Source records

== Segment start ==

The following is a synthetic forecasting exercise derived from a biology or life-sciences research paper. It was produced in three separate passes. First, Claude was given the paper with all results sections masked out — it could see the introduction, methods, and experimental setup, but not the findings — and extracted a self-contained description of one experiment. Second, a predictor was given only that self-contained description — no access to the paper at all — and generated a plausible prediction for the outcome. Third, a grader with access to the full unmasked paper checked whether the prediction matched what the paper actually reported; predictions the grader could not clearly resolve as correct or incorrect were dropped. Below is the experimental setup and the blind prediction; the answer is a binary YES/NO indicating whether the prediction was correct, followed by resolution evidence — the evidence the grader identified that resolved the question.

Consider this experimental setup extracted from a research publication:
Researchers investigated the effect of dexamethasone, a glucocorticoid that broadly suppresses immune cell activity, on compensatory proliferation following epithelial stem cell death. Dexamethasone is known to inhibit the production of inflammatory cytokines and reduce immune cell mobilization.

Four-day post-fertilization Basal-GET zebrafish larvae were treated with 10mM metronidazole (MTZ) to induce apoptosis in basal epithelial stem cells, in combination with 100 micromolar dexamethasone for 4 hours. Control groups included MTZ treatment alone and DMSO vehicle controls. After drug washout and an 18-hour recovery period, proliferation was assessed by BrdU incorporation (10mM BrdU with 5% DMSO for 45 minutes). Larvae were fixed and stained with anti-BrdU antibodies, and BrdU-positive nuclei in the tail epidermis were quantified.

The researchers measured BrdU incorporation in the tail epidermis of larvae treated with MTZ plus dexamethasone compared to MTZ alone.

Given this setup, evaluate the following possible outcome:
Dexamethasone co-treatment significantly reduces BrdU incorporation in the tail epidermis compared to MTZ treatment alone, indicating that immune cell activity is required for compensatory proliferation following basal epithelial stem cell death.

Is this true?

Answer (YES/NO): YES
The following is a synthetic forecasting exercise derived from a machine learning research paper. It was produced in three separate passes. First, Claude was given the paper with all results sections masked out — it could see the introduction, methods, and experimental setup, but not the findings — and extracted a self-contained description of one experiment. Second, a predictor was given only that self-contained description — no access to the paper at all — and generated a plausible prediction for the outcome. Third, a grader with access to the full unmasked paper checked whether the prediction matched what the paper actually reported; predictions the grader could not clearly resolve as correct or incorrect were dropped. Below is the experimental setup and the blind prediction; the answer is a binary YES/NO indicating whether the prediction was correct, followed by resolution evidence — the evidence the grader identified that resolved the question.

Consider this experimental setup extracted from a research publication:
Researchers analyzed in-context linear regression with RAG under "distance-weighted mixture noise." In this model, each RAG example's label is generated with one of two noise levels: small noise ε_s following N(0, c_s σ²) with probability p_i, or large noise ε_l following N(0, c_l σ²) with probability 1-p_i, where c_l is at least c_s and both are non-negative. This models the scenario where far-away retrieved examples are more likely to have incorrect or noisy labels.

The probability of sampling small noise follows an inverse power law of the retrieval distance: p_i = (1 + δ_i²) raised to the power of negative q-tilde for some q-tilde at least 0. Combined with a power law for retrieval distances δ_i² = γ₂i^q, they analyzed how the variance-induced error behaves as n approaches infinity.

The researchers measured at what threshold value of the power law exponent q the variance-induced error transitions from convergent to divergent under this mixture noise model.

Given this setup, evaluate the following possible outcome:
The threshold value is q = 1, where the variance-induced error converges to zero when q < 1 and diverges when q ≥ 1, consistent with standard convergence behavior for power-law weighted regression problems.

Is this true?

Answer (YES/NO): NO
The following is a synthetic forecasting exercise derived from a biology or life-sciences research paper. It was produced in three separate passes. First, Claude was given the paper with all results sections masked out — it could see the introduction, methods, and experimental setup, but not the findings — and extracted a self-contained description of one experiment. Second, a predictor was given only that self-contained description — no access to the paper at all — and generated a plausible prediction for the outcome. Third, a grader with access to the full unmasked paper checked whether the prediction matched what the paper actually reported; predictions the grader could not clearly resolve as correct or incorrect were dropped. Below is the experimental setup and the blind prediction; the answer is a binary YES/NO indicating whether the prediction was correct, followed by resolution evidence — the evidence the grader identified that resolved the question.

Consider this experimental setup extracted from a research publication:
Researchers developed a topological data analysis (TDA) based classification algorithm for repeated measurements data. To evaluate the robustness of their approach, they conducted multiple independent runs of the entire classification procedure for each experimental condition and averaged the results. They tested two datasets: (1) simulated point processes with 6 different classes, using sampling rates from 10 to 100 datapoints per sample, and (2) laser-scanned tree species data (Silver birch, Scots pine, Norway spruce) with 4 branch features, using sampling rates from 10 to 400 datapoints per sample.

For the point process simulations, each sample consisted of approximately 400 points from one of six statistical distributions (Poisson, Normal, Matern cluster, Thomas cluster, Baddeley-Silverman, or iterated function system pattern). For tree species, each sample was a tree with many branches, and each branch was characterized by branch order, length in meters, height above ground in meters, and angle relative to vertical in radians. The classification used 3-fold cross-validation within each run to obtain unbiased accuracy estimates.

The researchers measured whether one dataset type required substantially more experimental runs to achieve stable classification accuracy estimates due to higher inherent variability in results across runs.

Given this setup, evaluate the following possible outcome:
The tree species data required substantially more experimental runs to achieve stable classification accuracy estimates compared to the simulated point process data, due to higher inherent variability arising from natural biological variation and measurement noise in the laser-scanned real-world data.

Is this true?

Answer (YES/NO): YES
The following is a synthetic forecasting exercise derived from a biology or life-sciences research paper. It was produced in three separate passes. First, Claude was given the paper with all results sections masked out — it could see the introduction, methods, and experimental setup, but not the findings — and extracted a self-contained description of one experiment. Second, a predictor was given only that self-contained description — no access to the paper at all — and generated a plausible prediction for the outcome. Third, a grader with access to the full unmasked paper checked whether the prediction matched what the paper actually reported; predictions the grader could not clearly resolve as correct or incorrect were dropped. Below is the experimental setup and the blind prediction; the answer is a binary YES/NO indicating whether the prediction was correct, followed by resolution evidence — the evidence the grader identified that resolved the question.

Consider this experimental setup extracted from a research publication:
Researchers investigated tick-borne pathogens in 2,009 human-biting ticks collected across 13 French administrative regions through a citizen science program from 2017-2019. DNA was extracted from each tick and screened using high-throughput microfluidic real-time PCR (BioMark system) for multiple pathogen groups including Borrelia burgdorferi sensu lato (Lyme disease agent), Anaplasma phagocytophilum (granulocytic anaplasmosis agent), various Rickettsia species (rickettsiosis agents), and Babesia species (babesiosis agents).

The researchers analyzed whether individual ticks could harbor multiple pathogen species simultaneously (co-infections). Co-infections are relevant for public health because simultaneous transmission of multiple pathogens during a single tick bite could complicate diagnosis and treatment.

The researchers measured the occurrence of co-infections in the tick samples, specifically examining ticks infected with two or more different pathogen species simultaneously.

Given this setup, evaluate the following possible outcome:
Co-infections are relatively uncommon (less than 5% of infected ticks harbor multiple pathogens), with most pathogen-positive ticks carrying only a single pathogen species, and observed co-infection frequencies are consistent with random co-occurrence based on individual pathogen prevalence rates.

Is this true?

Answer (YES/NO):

== Segment end ==

Produce only the lines from the line containing "The tree species" through the line containing "Researchers investigated tick-borne", inclusive of both, exactly as they stand in the entries above.

Task answer:
The tree species data required substantially more experimental runs to achieve stable classification accuracy estimates compared to the simulated point process data, due to higher inherent variability arising from natural biological variation and measurement noise in the laser-scanned real-world data.

Is this true?

Answer (YES/NO): YES
The following is a synthetic forecasting exercise derived from a biology or life-sciences research paper. It was produced in three separate passes. First, Claude was given the paper with all results sections masked out — it could see the introduction, methods, and experimental setup, but not the findings — and extracted a self-contained description of one experiment. Second, a predictor was given only that self-contained description — no access to the paper at all — and generated a plausible prediction for the outcome. Third, a grader with access to the full unmasked paper checked whether the prediction matched what the paper actually reported; predictions the grader could not clearly resolve as correct or incorrect were dropped. Below is the experimental setup and the blind prediction; the answer is a binary YES/NO indicating whether the prediction was correct, followed by resolution evidence — the evidence the grader identified that resolved the question.

Consider this experimental setup extracted from a research publication:
Researchers investigated tick-borne pathogens in 2,009 human-biting ticks collected across 13 French administrative regions through a citizen science program from 2017-2019. DNA was extracted from each tick and screened using high-throughput microfluidic real-time PCR (BioMark system) for multiple pathogen groups including Borrelia burgdorferi sensu lato (Lyme disease agent), Anaplasma phagocytophilum (granulocytic anaplasmosis agent), various Rickettsia species (rickettsiosis agents), and Babesia species (babesiosis agents).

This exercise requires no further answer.